>> start

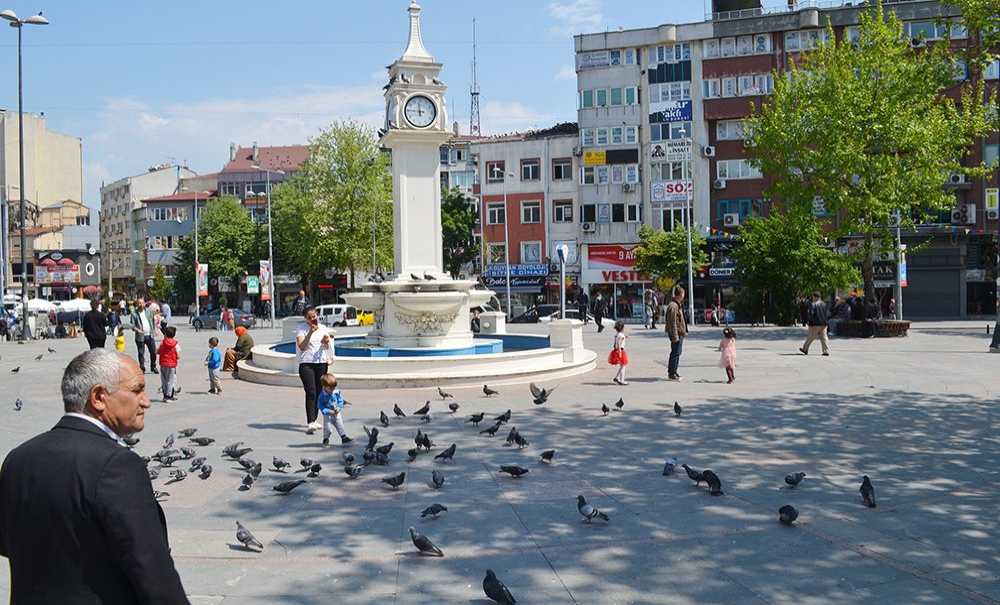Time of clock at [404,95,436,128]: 11:45
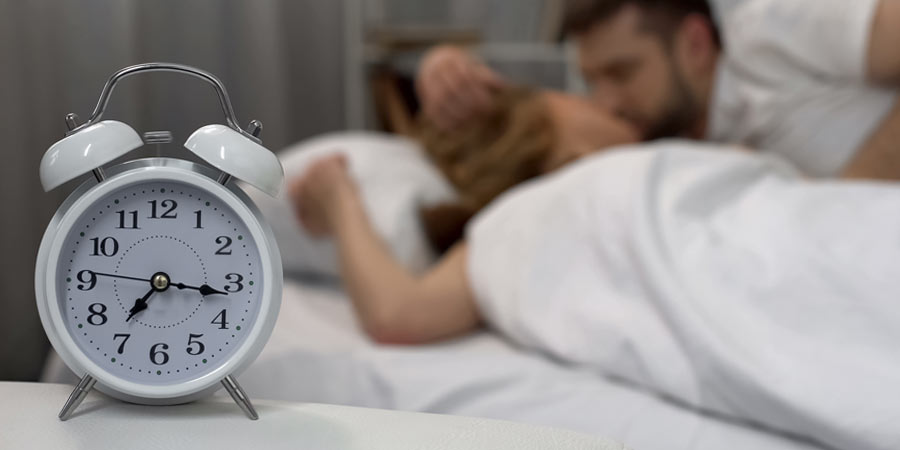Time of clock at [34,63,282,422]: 7:16
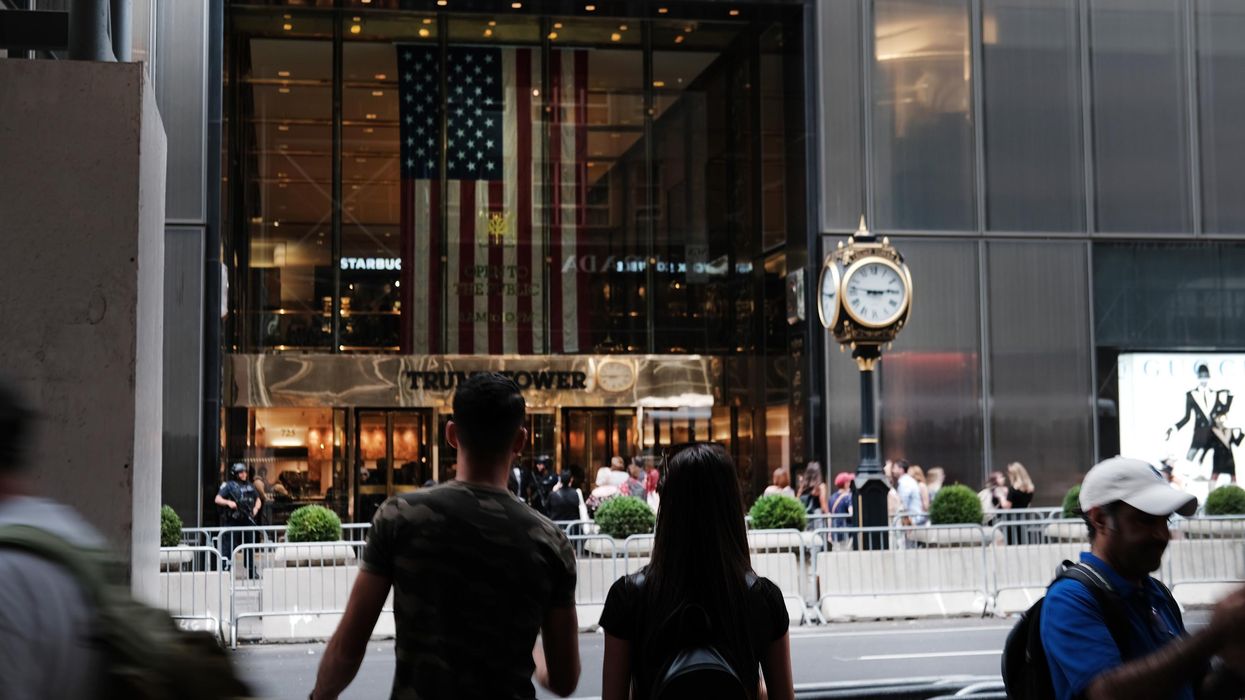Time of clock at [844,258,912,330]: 2:46
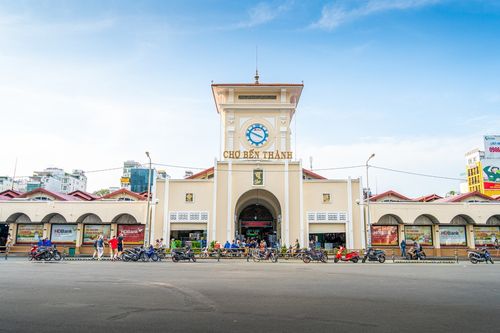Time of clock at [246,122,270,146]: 3:48
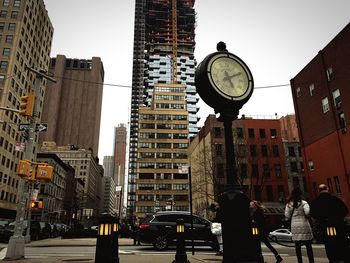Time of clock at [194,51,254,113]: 5:10
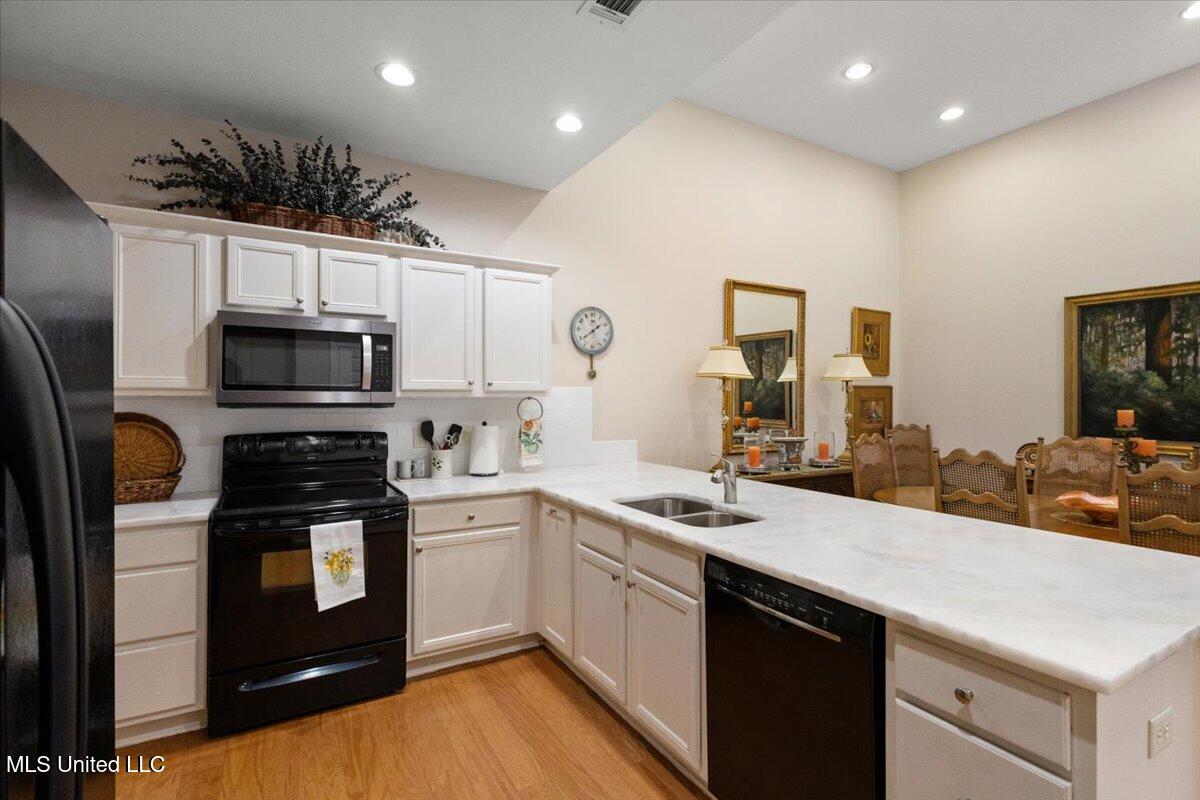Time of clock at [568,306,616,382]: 1:39
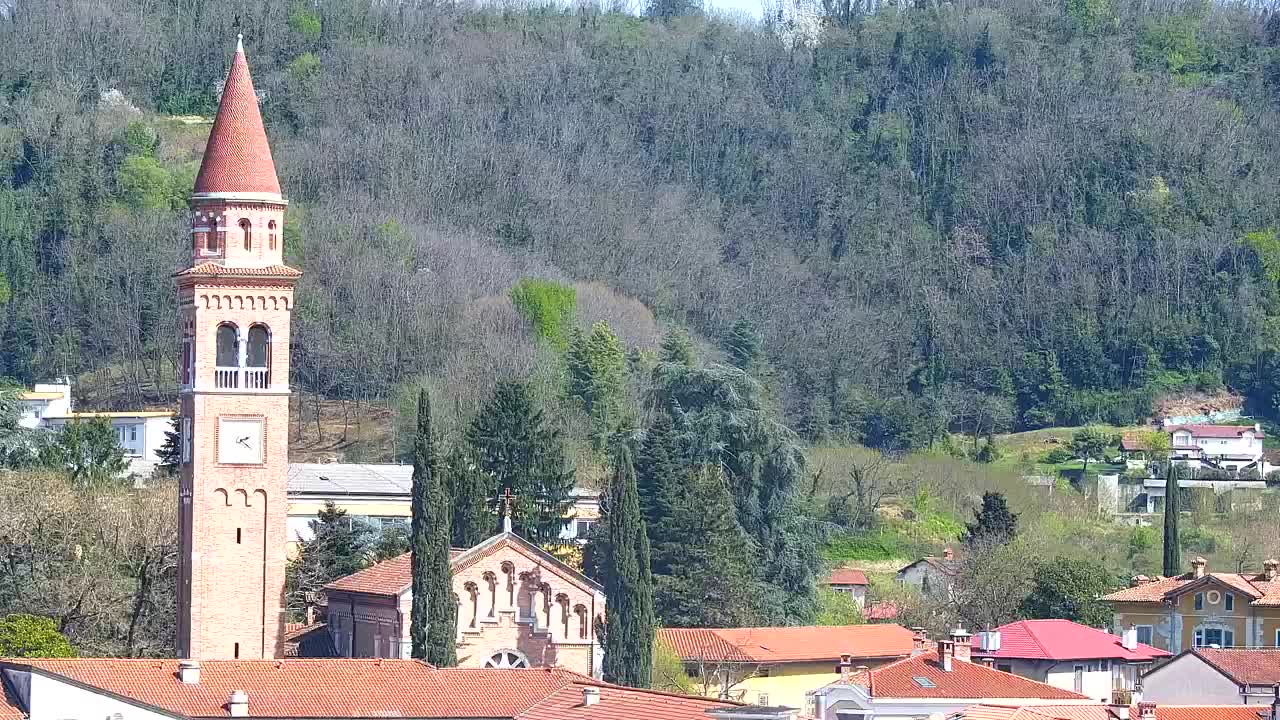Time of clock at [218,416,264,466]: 2:21
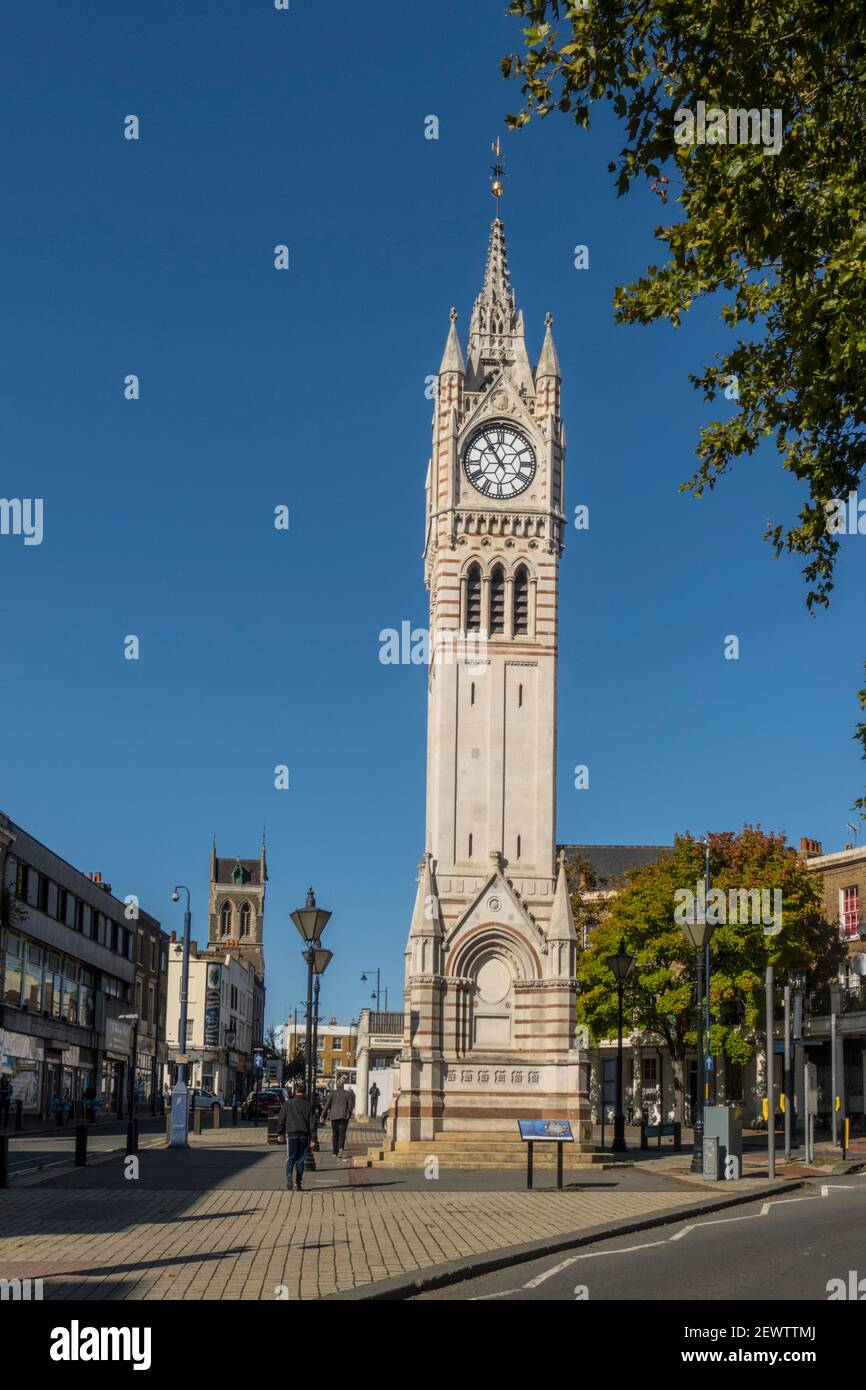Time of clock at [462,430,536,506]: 10:54
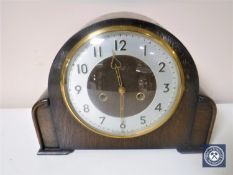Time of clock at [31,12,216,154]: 11:30
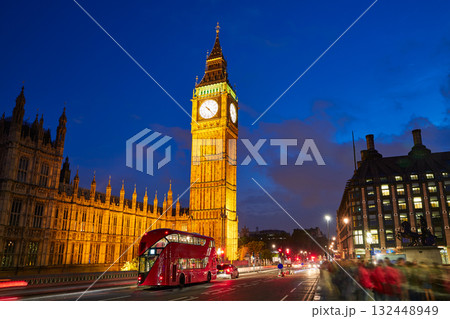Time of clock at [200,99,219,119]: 10:23
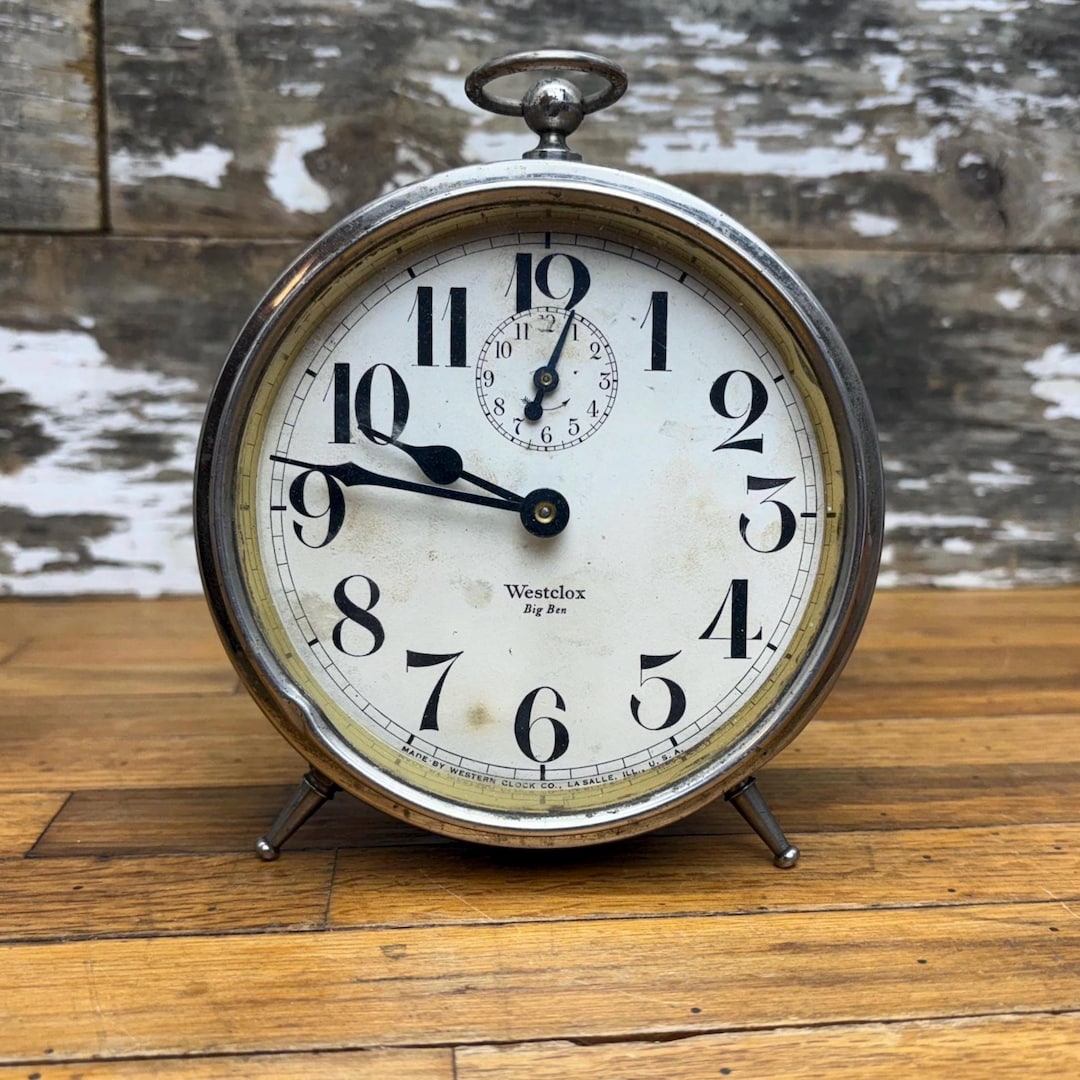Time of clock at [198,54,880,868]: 9:46
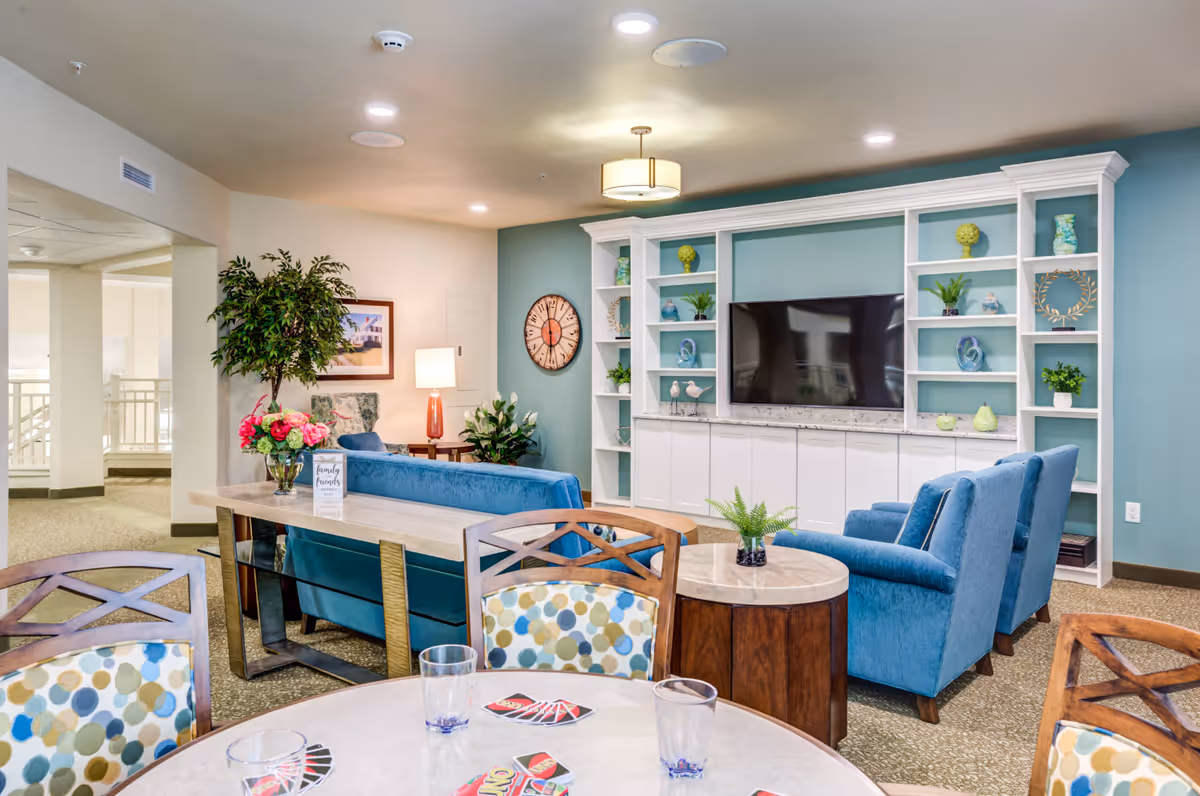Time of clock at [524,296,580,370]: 5:58
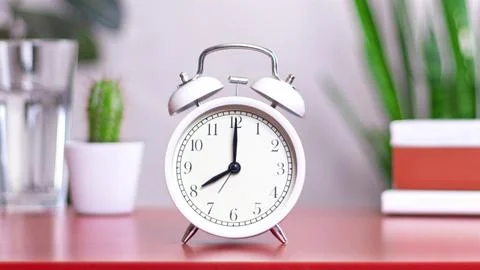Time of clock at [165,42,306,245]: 8:00
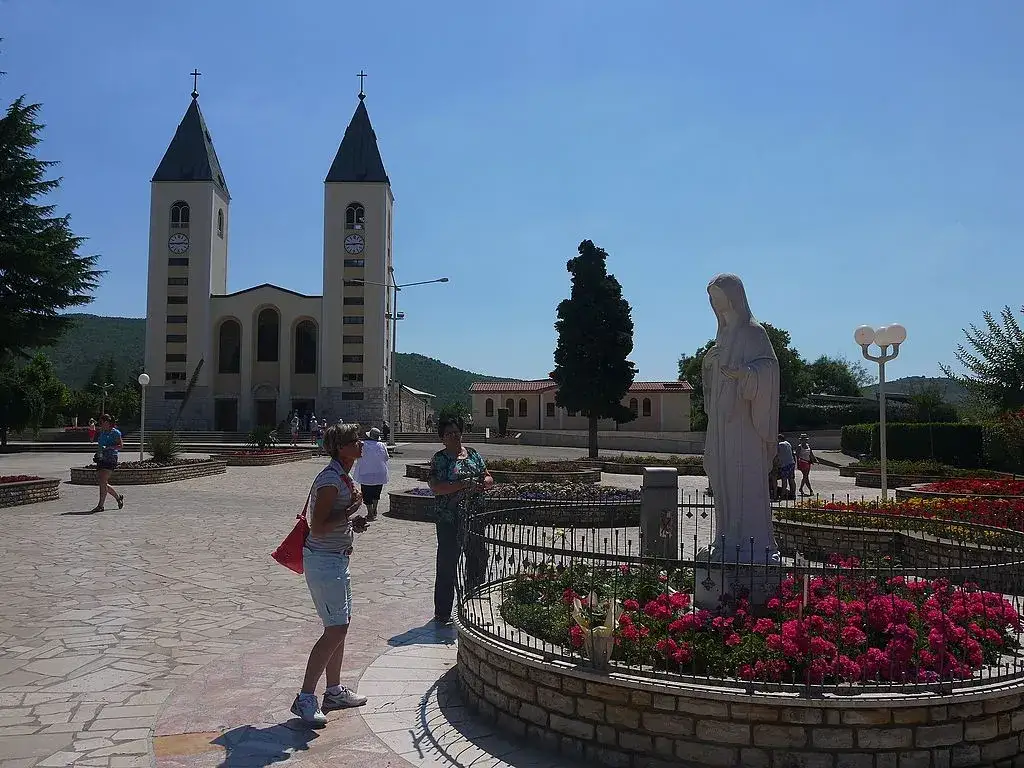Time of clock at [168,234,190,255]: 2:45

>> end

**Exercise description**
Arrange the listing above as a Markdown table with a Row column for the line number and a Line column for the text of that line, skipping any blank lines. Leave the pictures out.

**Result below**
| Row | Line |
|---|---|
| 1 | Time of clock at [404,95,436,128]: 11:45 |
| 2 | Time of clock at [34,63,282,422]: 7:16 |
| 3 | Time of clock at [844,258,912,330]: 2:46 |
| 4 | Time of clock at [246,122,270,146]: 3:48 |
| 5 | Time of clock at [194,51,254,113]: 5:10 |
| 6 | Time of clock at [568,306,616,382]: 1:39 |
| 7 | Time of clock at [218,416,264,466]: 2:21 |
| 8 | Time of clock at [462,430,536,506]: 10:54 |
| 9 | Time of clock at [31,12,216,154]: 11:30 |
| 10 | Time of clock at [200,99,219,119]: 10:23 |
| 11 | Time of clock at [198,54,880,868]: 9:46 |
| 12 | Time of clock at [524,296,580,370]: 5:58 |
| 13 | Time of clock at [165,42,306,245]: 8:00 |
| 14 | Time of clock at [168,234,190,255]: 2:45 |